Aujourd’hui, tout cela risque d’être emporté par un bouleversement dont les
bénéficiaires seront inéluctablement les Frères Musulmans et les courants
musulmans radicaux. Le massacre perpétré dans la nuit du 31 décembre à
l’église copte d’Alexandrie est le corollaire tragique d’une "fitna", d’une
rupture qui est interne au monde musulman en Égypte et dans d’autres pays,
vis-à-vis des régimes et des leaders considérés comme apostats et vis-à-vis
d’une présence chrétienne considérée comme polluante et qu’il faut balayer.
Les accusations d’"ingérence" lancées inopinément au début de cette année
contre Benoît XVI par le grand imam d’Al-Azhar, Ahmed al-Tayyeb, et le fait
que ce dernier ait ensuite abandonné le dialogue avec l’Église de Rome font
également partie de cette rupture, qui s’est manifestée avec violence dans
les manifestations de ces jours-ci. L'imam d’Al-Azhar est étroitement lié au
régime non libéral de Moubarak, avec lequel il partage le qualificatif de
"modéré" dans le panorama des équilibres internationaux. Pour contenir la
révolte des masses musulmanes, les deux autorités - politique et religieuse
- égyptiennes ont toujours restreint d’une part les libertés des chrétiens
coptes mais aussi, et encore davantage, le champ d’action des courants
musulmans radicaux.
Enfin, la crainte croissante d’un écroulement du régime a conduit aussi bien
Moubarak qu’Al-Azhar à durcir encore davantage leurs positions. En effet,
avant même que le massacre d’Alexandrie n’ait eu lieu, l'imam Al-Tayyeb –
qui est pourtant l’un des signataires de la fameuse "lettre des 138 sages
musulmans" au pape - avait ouvert les hostilités contre l’Église de Rome. Il
avait réclamé et obtenu que le Vatican écarte d’un colloque – qui était
programmé au Caire et qui est aujourd’hui définitivement annulé – l’un de
ses principaux délégués, le père Khaled Akasheh, Jordanien, fin connaisseur
de l’islam et membre du conseil pontifical pour le dialogue interreligieux.

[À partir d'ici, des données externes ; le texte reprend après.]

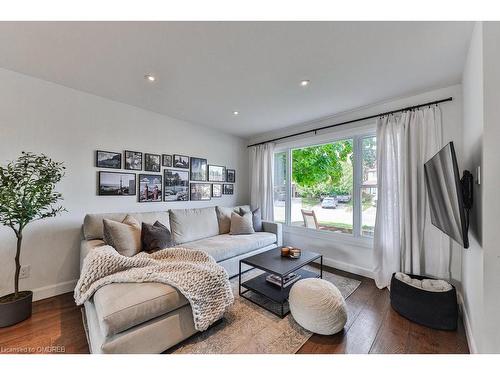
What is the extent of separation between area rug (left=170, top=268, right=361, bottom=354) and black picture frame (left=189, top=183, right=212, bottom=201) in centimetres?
203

Par ailleurs, aussi bien Moubarak qu’Al-Azhar ont même réduit
systématiquement au silence, jusqu’au dernier moment, toutes les voix
réformistes qui, dans le camp musulman, se sont éloignées des courants
traditionnels. La liste des "hérétiques" tués, blessés, poursuivis en
justice, incarcérés, muselés, exilés, est impressionnante. Parmi eux, il y a
même un Prix Nobel de littérature, le grand Naguib Mahfouz.
Il n’est donc pas surprenant que, au cours de la révolte générale de ces
jours-ci, quelques unes de ces voix réformistes se soient exprimées
ouvertement.
Parmi les autres acteurs collectifs présents en Égypte, les coptes se sont
abstenus de descendre dans la rue (une brusque manifestation de protestation
de leur part avait éclaté seulement après le massacre d’Alexandrie). Ils
craignent que, en cas de chute du régime de Moubarak, leur vie ne devienne
encore plus difficile qu’elle ne l’est aujourd’hui.
Les Frères Musulmans se sont également tenus tranquilles, mais pour des
raisons opposées. Leur calcul est qu’une chute du régime tournera de toute
façon à leur avantage.
Pour les musulmans réformistes, en revanche, un passage s’est ouvert. Et ils
ont fait entendre leur voix.
*
Le 24 janvier, la version en ligne de la revue égyptienne "Yawm al-Sâbi" (Le
Septième Jour) a publié un texte intitulé "Document pour le renouvellement
du discours religieux". Avant la fin de ce jour-là, le texte en question
était déjà présent sur plus de 12 000 autres sites arabes.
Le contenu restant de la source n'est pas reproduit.